Scores

Generally, the point of running the chain is comparing the properties of some existing plan to the properties of the ensemble of plans generated by the chain. Thus, we need a way to record information about the plans generated during the progression of the chain. This is the point of Scores: each score has a scoring function that is evaluated on the current districting plan at each step of the chain. The resulting values are saved in a dictionary, which is itself added to a growing ChainScoreData object at each step of the chain. The ChainScoreData returned by recom_chain() and flip_chain() is like a "history" of the scores at each step of the chain. (See get_scores_at_step() for information about how to retrieve the values of any subset of scores at a particular step in the chain.)

Score types

All Scores have the type AbstractScore.

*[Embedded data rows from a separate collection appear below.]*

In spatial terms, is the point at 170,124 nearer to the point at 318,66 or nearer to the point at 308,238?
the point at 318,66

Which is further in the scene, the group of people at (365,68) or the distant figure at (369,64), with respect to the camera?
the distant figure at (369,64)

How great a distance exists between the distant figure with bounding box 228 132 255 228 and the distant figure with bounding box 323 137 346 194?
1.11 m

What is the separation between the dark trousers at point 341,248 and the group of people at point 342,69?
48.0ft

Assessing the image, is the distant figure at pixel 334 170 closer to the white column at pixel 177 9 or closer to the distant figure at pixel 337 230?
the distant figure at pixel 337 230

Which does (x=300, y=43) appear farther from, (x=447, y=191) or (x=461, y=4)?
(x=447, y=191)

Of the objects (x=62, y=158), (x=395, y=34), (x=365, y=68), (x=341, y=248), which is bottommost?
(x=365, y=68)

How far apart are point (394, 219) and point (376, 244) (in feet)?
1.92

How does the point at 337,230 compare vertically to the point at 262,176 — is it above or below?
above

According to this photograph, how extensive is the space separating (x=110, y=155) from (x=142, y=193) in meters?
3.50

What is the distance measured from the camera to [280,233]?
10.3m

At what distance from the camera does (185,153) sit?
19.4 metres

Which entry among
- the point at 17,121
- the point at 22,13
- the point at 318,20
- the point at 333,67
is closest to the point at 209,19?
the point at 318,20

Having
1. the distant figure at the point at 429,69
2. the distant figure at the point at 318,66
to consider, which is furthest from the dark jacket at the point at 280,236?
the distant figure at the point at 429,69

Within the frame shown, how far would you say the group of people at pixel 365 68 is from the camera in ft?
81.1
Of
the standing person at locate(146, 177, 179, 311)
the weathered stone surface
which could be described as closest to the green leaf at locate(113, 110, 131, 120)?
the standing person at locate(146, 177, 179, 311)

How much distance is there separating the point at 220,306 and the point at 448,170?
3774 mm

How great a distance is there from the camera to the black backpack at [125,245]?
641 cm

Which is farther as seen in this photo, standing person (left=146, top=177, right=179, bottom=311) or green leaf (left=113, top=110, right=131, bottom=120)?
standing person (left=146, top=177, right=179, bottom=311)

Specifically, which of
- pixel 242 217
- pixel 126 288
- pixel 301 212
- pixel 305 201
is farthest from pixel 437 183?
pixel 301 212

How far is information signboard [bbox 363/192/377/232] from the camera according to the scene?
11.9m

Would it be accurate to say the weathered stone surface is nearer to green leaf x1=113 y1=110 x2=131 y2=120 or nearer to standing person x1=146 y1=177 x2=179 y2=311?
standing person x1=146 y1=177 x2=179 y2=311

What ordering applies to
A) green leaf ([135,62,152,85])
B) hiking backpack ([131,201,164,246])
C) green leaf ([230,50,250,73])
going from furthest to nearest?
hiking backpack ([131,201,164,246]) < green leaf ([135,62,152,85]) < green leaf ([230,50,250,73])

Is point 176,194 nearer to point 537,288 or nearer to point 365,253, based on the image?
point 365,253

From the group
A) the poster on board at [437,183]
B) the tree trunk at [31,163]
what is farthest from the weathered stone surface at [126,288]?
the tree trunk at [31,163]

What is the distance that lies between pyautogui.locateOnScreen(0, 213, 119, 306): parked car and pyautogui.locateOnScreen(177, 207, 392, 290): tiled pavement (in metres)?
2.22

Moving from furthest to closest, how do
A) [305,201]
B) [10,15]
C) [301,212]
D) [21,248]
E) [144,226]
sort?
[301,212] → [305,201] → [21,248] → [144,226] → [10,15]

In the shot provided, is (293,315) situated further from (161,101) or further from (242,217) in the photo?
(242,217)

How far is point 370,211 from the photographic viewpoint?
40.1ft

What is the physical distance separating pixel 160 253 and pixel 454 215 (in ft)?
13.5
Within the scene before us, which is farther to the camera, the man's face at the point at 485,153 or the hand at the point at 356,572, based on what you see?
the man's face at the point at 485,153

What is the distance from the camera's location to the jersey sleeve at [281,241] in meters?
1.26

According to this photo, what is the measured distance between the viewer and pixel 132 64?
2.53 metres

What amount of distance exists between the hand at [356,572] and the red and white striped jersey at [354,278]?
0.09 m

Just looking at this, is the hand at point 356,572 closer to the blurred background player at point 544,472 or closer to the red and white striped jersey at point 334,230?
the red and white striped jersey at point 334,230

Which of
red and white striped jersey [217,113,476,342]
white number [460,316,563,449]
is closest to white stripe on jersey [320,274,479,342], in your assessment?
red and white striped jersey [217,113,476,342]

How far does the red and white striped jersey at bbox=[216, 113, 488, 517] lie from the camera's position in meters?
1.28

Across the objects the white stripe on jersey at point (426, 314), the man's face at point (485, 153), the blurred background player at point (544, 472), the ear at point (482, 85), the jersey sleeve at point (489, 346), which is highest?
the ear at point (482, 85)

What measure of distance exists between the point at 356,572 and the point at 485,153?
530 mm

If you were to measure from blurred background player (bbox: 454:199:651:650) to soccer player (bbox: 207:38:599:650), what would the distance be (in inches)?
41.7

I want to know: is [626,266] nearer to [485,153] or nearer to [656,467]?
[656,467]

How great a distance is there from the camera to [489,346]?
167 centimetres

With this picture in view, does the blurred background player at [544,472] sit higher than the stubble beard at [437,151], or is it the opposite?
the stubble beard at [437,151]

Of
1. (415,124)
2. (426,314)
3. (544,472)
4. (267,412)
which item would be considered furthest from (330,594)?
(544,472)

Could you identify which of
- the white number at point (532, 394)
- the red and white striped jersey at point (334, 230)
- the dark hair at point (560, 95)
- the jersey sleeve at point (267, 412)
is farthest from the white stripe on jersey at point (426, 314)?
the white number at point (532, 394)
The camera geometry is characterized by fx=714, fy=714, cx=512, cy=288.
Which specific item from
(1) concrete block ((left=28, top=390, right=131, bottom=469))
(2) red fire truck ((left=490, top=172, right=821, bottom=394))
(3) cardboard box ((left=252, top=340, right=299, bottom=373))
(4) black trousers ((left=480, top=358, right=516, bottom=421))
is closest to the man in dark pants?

There are four categories of scores (note that DistrictAggregate is really a sub-category of DistrictScore):

Score Type	Fields	Description
`DistrictAggregate`	`name` (String), `key` (String)	A DistrictAggregate score is a simple sum of a particular property over all nodes in a given district.
`DistrictScore`	`name` (String), `score_fn` (Function)	A `DistrictScore` takes a user-supplied function that returns some quantity of interest given the nodes in a given district. The signature of `score_fn` should be as follows: `score_fn(graph::BaseGraph, district_nodes::BitSet, district::int)`
`PlanScore`	`name` (String), `score_fn` (Function)	A PlanScore takes a user-supplied function that returns some quantity of interest given a BaseGraph and corresponding Partition object. The signature of `score_fn` should be as follows: `score_fn(graph::BaseGraph, partition::Partition)`
`CompositeScore`	`name` (String), `scores` (Array{S, 1} where S<:AbstractScore)	A CompositeScore is just a group of scores that are run in sequence. CompositeScores are especially useful when the score functions depend upon/modify some shared state. The `Election` object is implemented as a `CompositeScore`.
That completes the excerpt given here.